Esquinas y conductores peligrosos
Un ciclo semafórico se mide desde que da luz verde a una mano hasta que da toda la vuelta por la intersección y vuelve a ponerse en verde el primer semáforo. En la capital de la provincia el ciclo que más demora es el de la intersección de avenidas Zanni y Almafuerte: son sólo 120 segundos. El resto, en su mayoría, demoran un minuto y medio. Una luz amarilla tiene una demora de tres segundos.
Héctor Bergara, subsecretario de Tránsito y Transporte de la Municipalidad de Paraná, dijo a UNO: “Cuanto más afuera de la ciudad te vas, hay más riesgos de incumplir un semáforo. Es una cuestión psicológica de los conductores. Eso se corrige con control. Entre otras cosas, sirven mucho las cámaras de seguridad. Hoy eso está en carpeta y esperamos que la podamos implementar en lo inmediato”.
La Municipalidad de Paraná cuenta con una Central de Control. Realiza un trabajo técnico permanente sobre todos los semáforos que hay en la ciudad y en ella trabajan 16 personas.

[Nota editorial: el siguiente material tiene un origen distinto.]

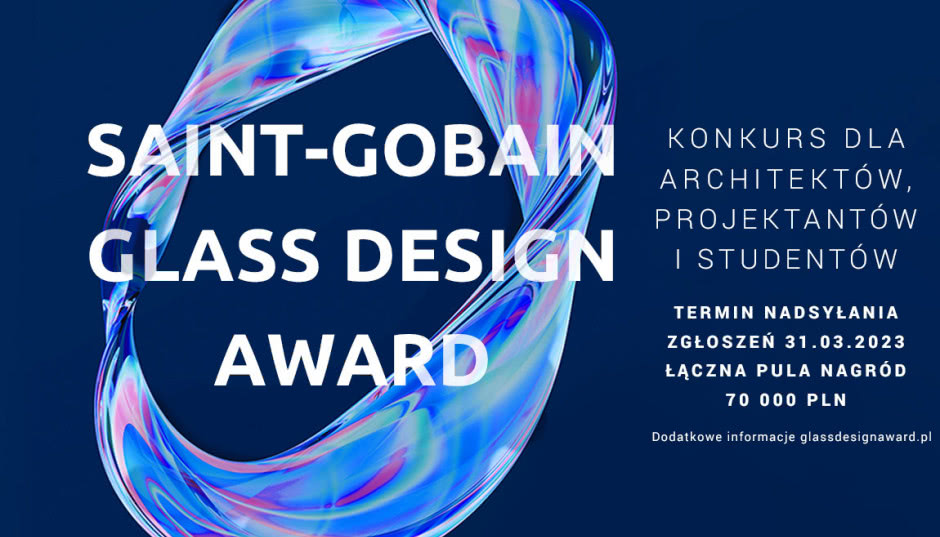 SAINT-GOBAIN GLASS DESIGN AWARD

KONKURS DLA ARCHITEKTÓW, PROJEKTANTÓW I STUDENTÓW

TERMIN NADSYŁANIA ZGŁOSZEŃ 31.03.2023
ŁĄCZNA PULA NAGRÓD 70 000 PLN

Dodatkowe informacje glassdesignaward.pl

La central funciona las 24 horas del día, toda la semana completa. Son los encargados de controlar que los semáforos de la ciudad estén coordinados y funcionen correctamente. En la central, en forma inmediata, conocen si se quema una lámpara, si un semáforo está a destiempo, si hay un cable en cortocircuito o si hubo alguna variación en la velocidad de un ciclo.
Raul Cavillolis, director de la Central de Control, dijo a UNO: “Las intersecciones más semaforizadas son las que mayores colisiones tienen. El semáforo no termina siendo sólo un instrumento de organización, es también de seguridad. Estos accidentes tienen que ver con una conducta de quien maneja”.